Why Other Rock

It’s simple really – there’s more than one beat.

The music of western popular culture – millions of songs, millions of compositions, in all kinds of styles – uses a 4/4 rhythm to an excessive degree.  As if every painting had to use one colour.

Some would say that rock and pop music needs to use four beats to the bar in order to be enjoyable.   Many musicians haven’t a clue how to express themselves outside of the tyranny of 4, having gone through their lives without hearing an example of anything else.   Some would say that breaking out of these rules are too ‘difficult’, an exercise in hard work for both creators and listeners.

Meanwhile, children exposed to traditional music in Spain and India and elsewhere can sing or clap along in all manner of time signatures.    All of us are subliminally exposed to complex composing via film and TV music.  And the handful of chart pop singles that have used 5/4, 7/8 and odd dropped-in bars testament to the myth that there’s something intrinsically ‘difficult’ to it.  Plus we’re all familiar with waltz time.

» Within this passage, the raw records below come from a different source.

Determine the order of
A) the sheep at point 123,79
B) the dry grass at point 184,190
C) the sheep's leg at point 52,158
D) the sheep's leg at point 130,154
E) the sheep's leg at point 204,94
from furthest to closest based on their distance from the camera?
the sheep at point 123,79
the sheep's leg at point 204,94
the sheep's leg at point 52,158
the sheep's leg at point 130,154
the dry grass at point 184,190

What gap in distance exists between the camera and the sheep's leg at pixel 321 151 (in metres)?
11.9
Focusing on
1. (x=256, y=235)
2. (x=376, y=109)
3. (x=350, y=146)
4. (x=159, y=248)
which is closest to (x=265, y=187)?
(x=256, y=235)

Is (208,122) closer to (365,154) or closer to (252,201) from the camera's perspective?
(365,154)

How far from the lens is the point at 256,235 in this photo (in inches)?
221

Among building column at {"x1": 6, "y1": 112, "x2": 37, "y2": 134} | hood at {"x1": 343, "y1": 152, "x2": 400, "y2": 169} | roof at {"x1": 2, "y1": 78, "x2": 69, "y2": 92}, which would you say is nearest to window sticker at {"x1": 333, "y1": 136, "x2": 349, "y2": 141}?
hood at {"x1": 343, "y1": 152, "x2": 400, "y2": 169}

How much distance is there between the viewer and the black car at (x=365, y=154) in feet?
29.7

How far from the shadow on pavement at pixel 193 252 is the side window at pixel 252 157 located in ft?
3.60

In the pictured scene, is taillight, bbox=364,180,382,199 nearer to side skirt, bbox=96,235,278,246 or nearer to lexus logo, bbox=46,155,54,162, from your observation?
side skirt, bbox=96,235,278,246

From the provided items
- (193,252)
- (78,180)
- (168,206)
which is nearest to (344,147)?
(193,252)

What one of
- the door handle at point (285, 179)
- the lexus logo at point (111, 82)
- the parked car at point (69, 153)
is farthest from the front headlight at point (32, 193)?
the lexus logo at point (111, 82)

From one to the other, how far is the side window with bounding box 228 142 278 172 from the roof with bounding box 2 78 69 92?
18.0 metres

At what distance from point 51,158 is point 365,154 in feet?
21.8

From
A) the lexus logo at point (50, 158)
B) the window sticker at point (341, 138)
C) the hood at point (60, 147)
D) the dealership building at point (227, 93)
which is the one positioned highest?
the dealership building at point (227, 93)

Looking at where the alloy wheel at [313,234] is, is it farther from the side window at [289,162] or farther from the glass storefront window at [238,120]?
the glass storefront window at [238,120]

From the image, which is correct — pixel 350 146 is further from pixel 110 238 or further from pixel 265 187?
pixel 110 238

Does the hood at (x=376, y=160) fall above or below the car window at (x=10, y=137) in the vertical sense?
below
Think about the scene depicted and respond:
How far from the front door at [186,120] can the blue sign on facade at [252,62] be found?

The Other Rock Show seeks out music that has dived right in to the other colours.  It’s about music that is experimental in structure rather than sonics.   Until recently, much of the playlist has come from the rich experimentalism of Progressive Rock, together with the few obscure, barely-surviving bands rare as hen’s teeth, scattered across the globe.   But the last few years has seen the ideas break free from the ridiculous stigmatization of prog, and be embraced for what it is – another colour, simple freedom.